**EXERCISE INSTRUCTIONS:**
Repeat, exactly and in full, the lines of the listing below, but without any pictures.
========
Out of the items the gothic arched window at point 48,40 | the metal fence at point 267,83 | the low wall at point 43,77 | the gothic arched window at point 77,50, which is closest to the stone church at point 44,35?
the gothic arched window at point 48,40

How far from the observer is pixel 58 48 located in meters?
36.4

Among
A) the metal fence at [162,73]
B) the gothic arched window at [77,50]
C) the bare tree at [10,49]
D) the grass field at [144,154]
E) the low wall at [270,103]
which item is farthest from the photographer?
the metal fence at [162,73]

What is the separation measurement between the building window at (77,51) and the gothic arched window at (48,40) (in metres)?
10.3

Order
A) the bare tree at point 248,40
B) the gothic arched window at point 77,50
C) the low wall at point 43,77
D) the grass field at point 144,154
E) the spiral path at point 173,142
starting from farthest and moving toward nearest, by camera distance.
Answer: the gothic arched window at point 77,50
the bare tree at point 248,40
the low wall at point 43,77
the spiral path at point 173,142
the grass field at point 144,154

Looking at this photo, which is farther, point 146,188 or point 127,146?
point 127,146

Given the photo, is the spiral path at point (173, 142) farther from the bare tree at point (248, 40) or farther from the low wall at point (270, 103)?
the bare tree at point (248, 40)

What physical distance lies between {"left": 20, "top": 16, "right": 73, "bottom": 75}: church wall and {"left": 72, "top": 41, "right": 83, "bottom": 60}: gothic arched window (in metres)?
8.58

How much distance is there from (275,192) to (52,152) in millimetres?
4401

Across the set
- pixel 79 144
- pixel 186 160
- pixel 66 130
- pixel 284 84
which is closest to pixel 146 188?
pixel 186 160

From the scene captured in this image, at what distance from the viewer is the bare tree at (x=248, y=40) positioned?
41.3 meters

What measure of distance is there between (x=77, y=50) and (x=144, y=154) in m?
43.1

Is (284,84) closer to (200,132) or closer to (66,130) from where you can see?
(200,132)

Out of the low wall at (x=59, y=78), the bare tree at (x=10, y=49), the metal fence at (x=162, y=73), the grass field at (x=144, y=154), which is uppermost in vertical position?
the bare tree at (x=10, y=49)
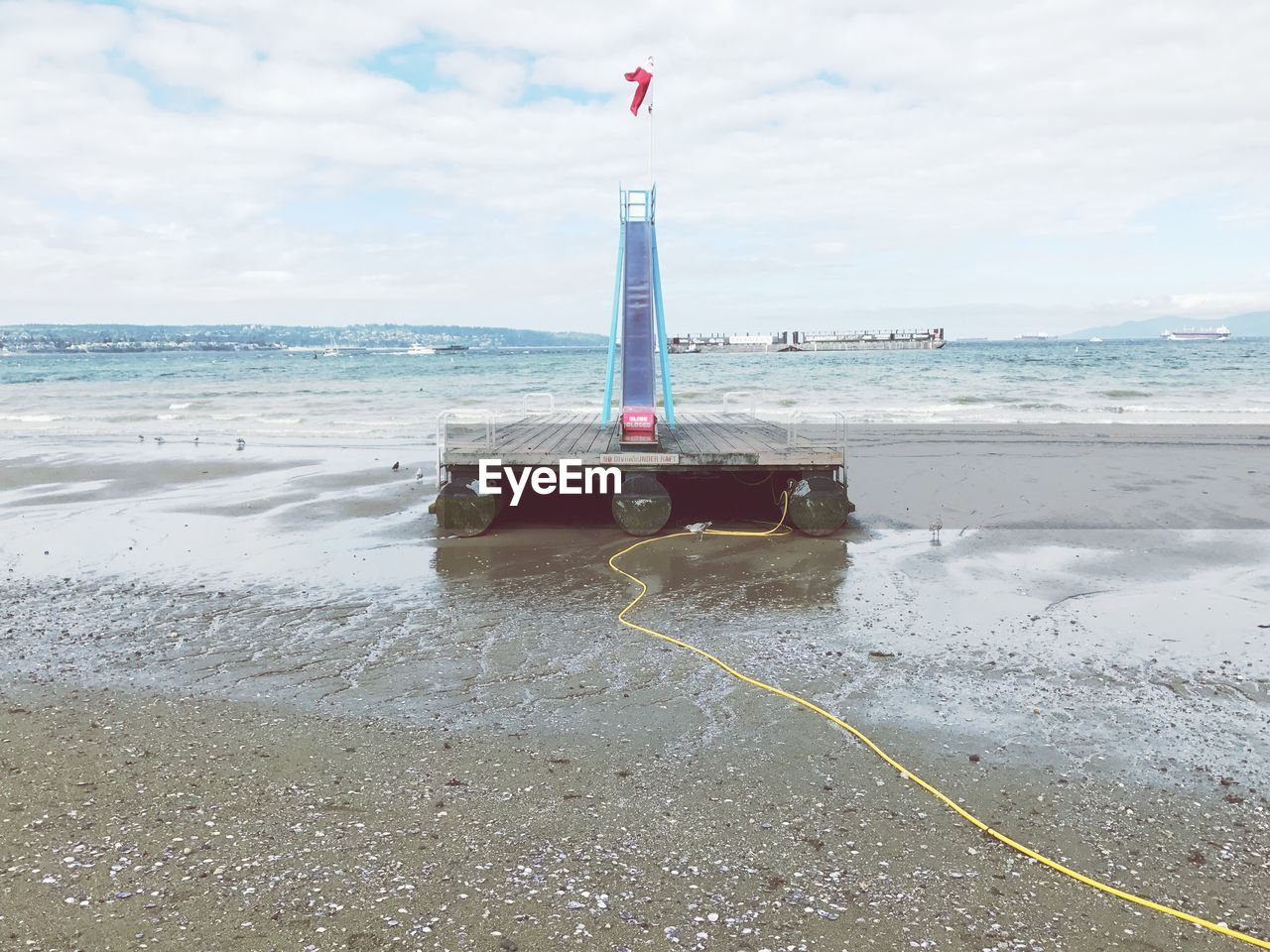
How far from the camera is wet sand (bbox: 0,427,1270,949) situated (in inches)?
150

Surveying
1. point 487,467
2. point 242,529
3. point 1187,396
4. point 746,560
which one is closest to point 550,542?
point 487,467

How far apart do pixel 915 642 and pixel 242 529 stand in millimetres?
9189

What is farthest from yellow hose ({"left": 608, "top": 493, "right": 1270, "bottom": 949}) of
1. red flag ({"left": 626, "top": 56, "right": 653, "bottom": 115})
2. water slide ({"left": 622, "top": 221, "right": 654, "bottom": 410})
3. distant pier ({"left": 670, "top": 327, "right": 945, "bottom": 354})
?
distant pier ({"left": 670, "top": 327, "right": 945, "bottom": 354})

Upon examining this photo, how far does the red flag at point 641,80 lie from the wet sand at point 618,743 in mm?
9277

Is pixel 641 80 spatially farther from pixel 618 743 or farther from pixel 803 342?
pixel 803 342

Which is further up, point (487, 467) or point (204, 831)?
point (487, 467)

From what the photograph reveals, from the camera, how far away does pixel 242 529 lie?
1211 cm

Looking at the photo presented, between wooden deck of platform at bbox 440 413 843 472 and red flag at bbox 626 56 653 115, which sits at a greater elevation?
red flag at bbox 626 56 653 115

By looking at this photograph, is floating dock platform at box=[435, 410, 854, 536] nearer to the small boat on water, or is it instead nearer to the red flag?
the red flag

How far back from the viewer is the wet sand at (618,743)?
12.5 feet

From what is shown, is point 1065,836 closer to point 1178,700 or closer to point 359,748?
point 1178,700

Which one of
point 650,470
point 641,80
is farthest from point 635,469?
point 641,80
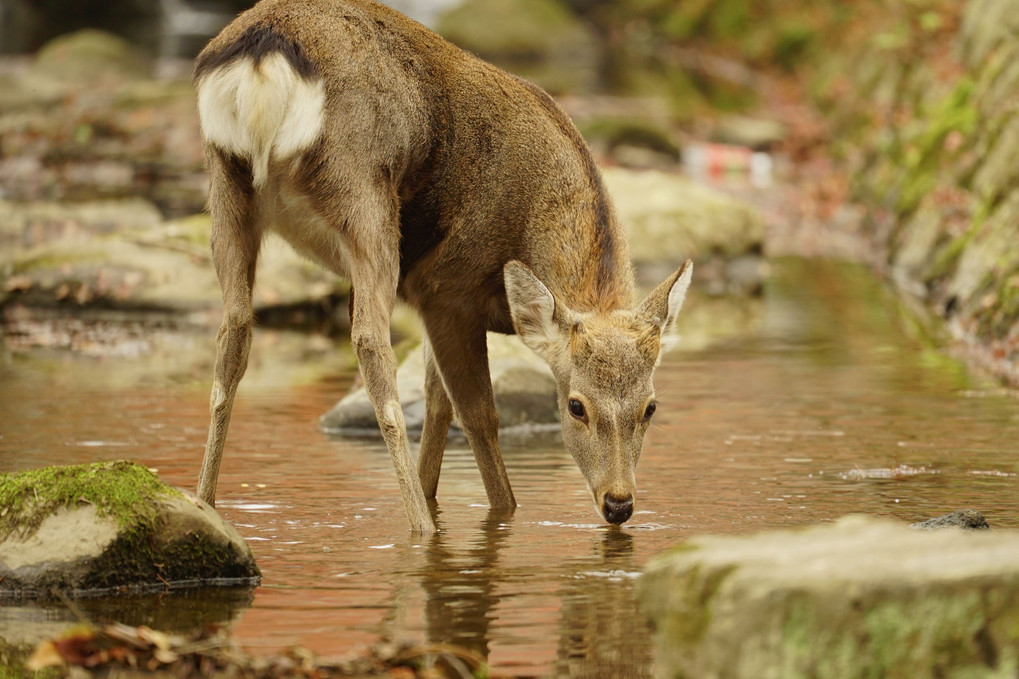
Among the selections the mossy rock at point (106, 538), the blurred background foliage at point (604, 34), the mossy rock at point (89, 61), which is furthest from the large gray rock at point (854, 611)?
the blurred background foliage at point (604, 34)

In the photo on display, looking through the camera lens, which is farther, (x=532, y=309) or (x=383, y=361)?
(x=532, y=309)

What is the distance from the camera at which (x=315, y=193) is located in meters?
7.36

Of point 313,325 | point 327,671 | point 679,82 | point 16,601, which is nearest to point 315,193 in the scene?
point 16,601

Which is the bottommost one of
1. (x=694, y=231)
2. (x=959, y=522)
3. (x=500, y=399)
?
(x=694, y=231)

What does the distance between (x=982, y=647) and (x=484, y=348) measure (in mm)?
4474

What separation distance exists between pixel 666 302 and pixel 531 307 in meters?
0.68

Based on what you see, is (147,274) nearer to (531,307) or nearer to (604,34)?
(531,307)

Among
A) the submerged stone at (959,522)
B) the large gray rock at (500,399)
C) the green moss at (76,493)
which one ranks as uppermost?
the green moss at (76,493)

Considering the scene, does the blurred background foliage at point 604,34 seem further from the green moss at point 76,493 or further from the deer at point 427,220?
the green moss at point 76,493

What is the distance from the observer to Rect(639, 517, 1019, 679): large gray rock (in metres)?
4.14

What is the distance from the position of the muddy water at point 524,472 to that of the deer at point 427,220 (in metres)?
0.42

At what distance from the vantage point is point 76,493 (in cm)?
639

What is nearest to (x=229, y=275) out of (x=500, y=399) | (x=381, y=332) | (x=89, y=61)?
(x=381, y=332)

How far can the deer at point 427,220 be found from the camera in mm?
7312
========
**SOLUTION TO THIS TASK:**
Out of the items the gothic arched window at point 48,40 | the metal fence at point 267,83 | the low wall at point 43,77 | the gothic arched window at point 77,50, which is closest to the stone church at point 44,35?
the gothic arched window at point 48,40

How far from the observer is pixel 58 48 located in meters?
36.4

Among
A) the metal fence at [162,73]
B) the gothic arched window at [77,50]
C) the bare tree at [10,49]
D) the grass field at [144,154]
E) the low wall at [270,103]
which item is farthest from the photographer?
the metal fence at [162,73]

What is the separation measurement between the building window at (77,51) and the gothic arched window at (48,40) (in metres)?
10.3

Order
A) the bare tree at point 248,40
B) the gothic arched window at point 77,50
C) the low wall at point 43,77
D) the grass field at point 144,154
E) the spiral path at point 173,142
starting from farthest and moving toward nearest, by camera distance.
Answer: the gothic arched window at point 77,50
the bare tree at point 248,40
the low wall at point 43,77
the spiral path at point 173,142
the grass field at point 144,154

Looking at this photo, which is farther, point 146,188 or point 127,146?
point 127,146

Given the photo, is the spiral path at point (173, 142) farther from the bare tree at point (248, 40) or farther from the low wall at point (270, 103)?
the bare tree at point (248, 40)

What physical distance lies between {"left": 20, "top": 16, "right": 73, "bottom": 75}: church wall and {"left": 72, "top": 41, "right": 83, "bottom": 60}: gothic arched window (in metres)?
8.58

How much distance is there from (275,192) to (52,152) in millimetres?
4401

Across the set
- pixel 79 144
- pixel 186 160
- pixel 66 130
- pixel 284 84
which is closest to pixel 146 188?
pixel 186 160

From the scene captured in this image, at what distance from the viewer is the bare tree at (x=248, y=40) positioned?
41.3 meters

What measure of distance is there between (x=77, y=50) and (x=144, y=154) in m?
43.1

Is (284,84) closer to (200,132) or closer to (66,130) from where you can see?
(200,132)

Out of the low wall at (x=59, y=78), the bare tree at (x=10, y=49), the metal fence at (x=162, y=73), the grass field at (x=144, y=154), which is uppermost in vertical position?
the bare tree at (x=10, y=49)
How far from the camera is wet sand (bbox: 0,427,1270,949) situated (in inches)?
150

Surveying
1. point 487,467
2. point 242,529
3. point 1187,396
4. point 746,560
which one is closest to point 550,542?
point 487,467

How far apart do pixel 915 642 and pixel 242 529 stand in millimetres?
9189

What is farthest from yellow hose ({"left": 608, "top": 493, "right": 1270, "bottom": 949}) of
1. red flag ({"left": 626, "top": 56, "right": 653, "bottom": 115})
2. water slide ({"left": 622, "top": 221, "right": 654, "bottom": 410})
3. distant pier ({"left": 670, "top": 327, "right": 945, "bottom": 354})
?
distant pier ({"left": 670, "top": 327, "right": 945, "bottom": 354})

Upon examining this photo, how far does the red flag at point 641,80 lie from the wet sand at point 618,743 in mm?
9277

Is pixel 641 80 spatially farther from pixel 618 743 or farther from pixel 803 342?
pixel 803 342

Which is further up, point (487, 467) or point (204, 831)?
point (487, 467)

From what the photograph reveals, from the camera, how far away does pixel 242 529 lie?
1211 cm

Looking at the photo presented, between wooden deck of platform at bbox 440 413 843 472 and red flag at bbox 626 56 653 115, which sits at a greater elevation?
red flag at bbox 626 56 653 115

By looking at this photograph, is floating dock platform at box=[435, 410, 854, 536] nearer to the small boat on water, or is it instead nearer to the red flag?
the red flag

How far back from the viewer is the wet sand at (618,743)?
12.5 feet

From what is shown, is point 1065,836 closer to point 1178,700 or closer to point 359,748?
point 1178,700

Which one of
point 650,470
point 641,80
is farthest from point 635,469?
point 641,80
Among the selections the mossy rock at point (106, 538), the blurred background foliage at point (604, 34), the mossy rock at point (89, 61), which is furthest from the large gray rock at point (854, 611)?
the blurred background foliage at point (604, 34)

In the photo on display, looking through the camera lens, which is farther, (x=532, y=309) or (x=383, y=361)?
(x=532, y=309)

What is the distance from the camera at which (x=315, y=193) is located in meters?
7.36

Of point 313,325 | point 327,671 | point 679,82 | point 16,601, which is nearest to point 315,193 in the scene?
point 16,601

Which is the bottommost one of
1. (x=694, y=231)
2. (x=959, y=522)
3. (x=500, y=399)
?
(x=694, y=231)

What does the distance between (x=982, y=647) and (x=484, y=348) measure (in mm)?
4474

What separation distance exists between pixel 666 302 and pixel 531 307 in meters?
0.68

Based on what you see, is (147,274) nearer to (531,307) or nearer to (604,34)?
(531,307)

Among
A) the submerged stone at (959,522)
B) the large gray rock at (500,399)
C) the green moss at (76,493)
which one ranks as uppermost?
the green moss at (76,493)

Considering the scene, does the blurred background foliage at point 604,34 seem further from the green moss at point 76,493 or further from the deer at point 427,220?
the green moss at point 76,493

What is the distance from the observer to Rect(639, 517, 1019, 679): large gray rock (in metres)?
4.14

What is the distance from the position of the muddy water at point 524,472 to that of the deer at point 427,220 (in metres)?
0.42

At what distance from the vantage point is point 76,493 (in cm)?
639

What is nearest to (x=229, y=275) out of (x=500, y=399) | (x=381, y=332) | (x=89, y=61)?
(x=381, y=332)

How far can the deer at point 427,220 be found from the camera in mm?
7312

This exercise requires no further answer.